**SOURCE EXTRACT**
.....
Stability analysis definition
- @STABILITY_ANALYSIS_DEFINITION {
- @STABILITY_ANALYSIS_NAME {StabAnaName} {
- @SIGNAL_LIST {SigName1, SigName2,... SigNameN}
- @RANK_NUMBER {r}
- @TIME_STEP_SIZE {Δt}
- @NUMBER_OF_TIME_STEPS {N}
- @PERIOD {T}
- @STABILITY_ANALYSIS_TYPE {StabAnaType}
- @SVD_SOLVER_METHOD {SvdMethod}
- @COMMENTS {CommentText}
- }
- }
NOTES
- It is often useful to perform a stability analysis based on a number signals characterizing the dynamic response of the system. Various procedures are used to extract the stability characteristics of the system, i.e., the frequency and damping of the system's modes presenting the lowest damping rates.
- Plots of the stability analysis results will be generated, if requested by the plotting control parameters. Stability analysis is performed during the signal analysis phase of the analysis, as explained in Processing Signals.
- Stability analysis will be performed based on N signals SigName1, SigName2,... SigNameN. Note that the preconditioning and conditioning operations defined for the signal will be applied to the raw signal data before it if used for stability analysis. Furthermore, the sole time steps that were archived, as implied by the archival rate, will be used in the analysis.
- Since the data contained in the various signals is contaminated with noise, it will only be possible to extract a limited number of modes of the system. Typically, if the system rank number is r = 2m, m modes will be extracted, i.e., m pairs of frequency and damping will be evaluated.
.....
**SHORT PROBLEM 1**
Answer these questions using the stability analysis text:
(a) During which phase is stability analysis performed?
(b) Which time steps are used in the analysis?
(c) If the system rank number is r = 2m, how many modes are extracted?
**SHORT PROBLEM 2**
Write the next part of the stability analysis text, picking up after its last sentence.
The items that come next are separate material with no connection to the stability analysis text.

Excerpts of spatial question data
.....
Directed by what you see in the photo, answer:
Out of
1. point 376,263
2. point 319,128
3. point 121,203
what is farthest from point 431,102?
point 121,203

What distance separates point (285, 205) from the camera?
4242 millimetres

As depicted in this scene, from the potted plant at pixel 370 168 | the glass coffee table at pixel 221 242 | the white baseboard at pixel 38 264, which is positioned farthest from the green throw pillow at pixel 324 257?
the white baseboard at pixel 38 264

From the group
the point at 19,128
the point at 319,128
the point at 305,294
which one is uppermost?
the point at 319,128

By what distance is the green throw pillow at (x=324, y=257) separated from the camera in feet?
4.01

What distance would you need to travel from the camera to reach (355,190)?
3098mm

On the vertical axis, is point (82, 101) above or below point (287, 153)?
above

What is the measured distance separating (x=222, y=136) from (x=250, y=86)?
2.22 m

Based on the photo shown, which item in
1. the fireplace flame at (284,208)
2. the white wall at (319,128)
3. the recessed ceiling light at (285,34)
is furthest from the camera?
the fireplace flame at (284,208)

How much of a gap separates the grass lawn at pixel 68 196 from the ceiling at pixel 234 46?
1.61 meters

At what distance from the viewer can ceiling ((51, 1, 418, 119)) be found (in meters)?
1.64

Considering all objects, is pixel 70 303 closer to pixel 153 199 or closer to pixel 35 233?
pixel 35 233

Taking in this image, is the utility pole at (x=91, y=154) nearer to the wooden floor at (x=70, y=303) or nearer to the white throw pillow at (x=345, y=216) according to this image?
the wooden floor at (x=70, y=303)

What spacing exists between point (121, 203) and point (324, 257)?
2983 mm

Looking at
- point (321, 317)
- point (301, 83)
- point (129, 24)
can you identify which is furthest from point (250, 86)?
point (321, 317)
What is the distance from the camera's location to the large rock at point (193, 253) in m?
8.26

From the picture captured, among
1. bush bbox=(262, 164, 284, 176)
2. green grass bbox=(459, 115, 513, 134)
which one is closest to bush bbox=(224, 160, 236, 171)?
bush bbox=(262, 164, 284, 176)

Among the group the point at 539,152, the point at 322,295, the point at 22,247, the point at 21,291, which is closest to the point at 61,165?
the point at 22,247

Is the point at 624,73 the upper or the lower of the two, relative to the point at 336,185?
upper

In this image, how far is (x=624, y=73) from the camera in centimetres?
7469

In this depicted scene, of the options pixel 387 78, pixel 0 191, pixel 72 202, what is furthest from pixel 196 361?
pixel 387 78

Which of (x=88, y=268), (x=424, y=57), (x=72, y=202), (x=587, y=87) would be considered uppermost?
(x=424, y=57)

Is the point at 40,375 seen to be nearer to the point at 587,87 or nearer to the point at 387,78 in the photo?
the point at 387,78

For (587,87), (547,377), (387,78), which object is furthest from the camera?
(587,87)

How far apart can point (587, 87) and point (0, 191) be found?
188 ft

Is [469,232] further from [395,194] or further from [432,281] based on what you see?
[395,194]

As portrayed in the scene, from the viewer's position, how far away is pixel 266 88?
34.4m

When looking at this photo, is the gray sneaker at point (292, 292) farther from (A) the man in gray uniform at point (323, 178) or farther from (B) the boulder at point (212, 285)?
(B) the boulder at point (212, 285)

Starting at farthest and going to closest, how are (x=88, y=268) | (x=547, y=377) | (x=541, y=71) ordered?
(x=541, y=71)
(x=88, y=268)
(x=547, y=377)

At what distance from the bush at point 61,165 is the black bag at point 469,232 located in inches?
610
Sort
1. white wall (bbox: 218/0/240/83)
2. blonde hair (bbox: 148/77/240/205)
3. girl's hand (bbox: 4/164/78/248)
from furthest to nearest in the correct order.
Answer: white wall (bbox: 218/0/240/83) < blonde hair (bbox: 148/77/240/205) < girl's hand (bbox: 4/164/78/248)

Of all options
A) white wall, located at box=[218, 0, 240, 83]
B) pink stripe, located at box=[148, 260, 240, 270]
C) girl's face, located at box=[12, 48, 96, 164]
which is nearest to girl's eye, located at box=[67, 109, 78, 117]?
.....
**EXERCISE ANSWER 1**
(a) The signal analysis phase.
(b) Only the time steps that were archived, as implied by the archival rate.
(c) m modes, meaning m pairs of frequency and damping.

**EXERCISE ANSWER 2**
- The stability analysis procedure operates on signals sampled at a constant time step size Δt. Since the dynamic analysis could be run with a variable time step size, see time adaptivity in section~\ref{StpCtrl: Time Adaptivity}, computed responses are linearly interpolated to create new signals with a constant time step size Δt. A time step size, Δt, or a number of time steps, N, must be defined. These two quantities are linked by the following relationship: N Δt = t_{f} - t_{i}, where t_{i} and t_{f} are the initial and final times of the signal.
- The stability analysis algorithm is different when dealing with constant coefficient systems or periodic coefficient systems. If T = 0, the system is assumed to be a constant coefficient system; if T > 0 the system is assumed to be a periodic coefficient system with a period T.
- Two approaches are available to compute the stability characteristics of the system, according to the value of the parameter StabAnaType. The default value is StabAnaType = PRONY.
- If StabAnaType = PARTIAL_FLOQUET, the partial Floquet with projection in a subspace is used.
- If StabAnaType = PRONY, Prony's method with projection in a subspace is used.
- The procedures used to evaluate the system's stability characteristics rely on the singular decomposition of the Hankel matrices H_{0} and H_{1}. Two methods are available to perform this task, according to the value of the parameters SvdMethod. The default value is SvdMethod = LANCZOS.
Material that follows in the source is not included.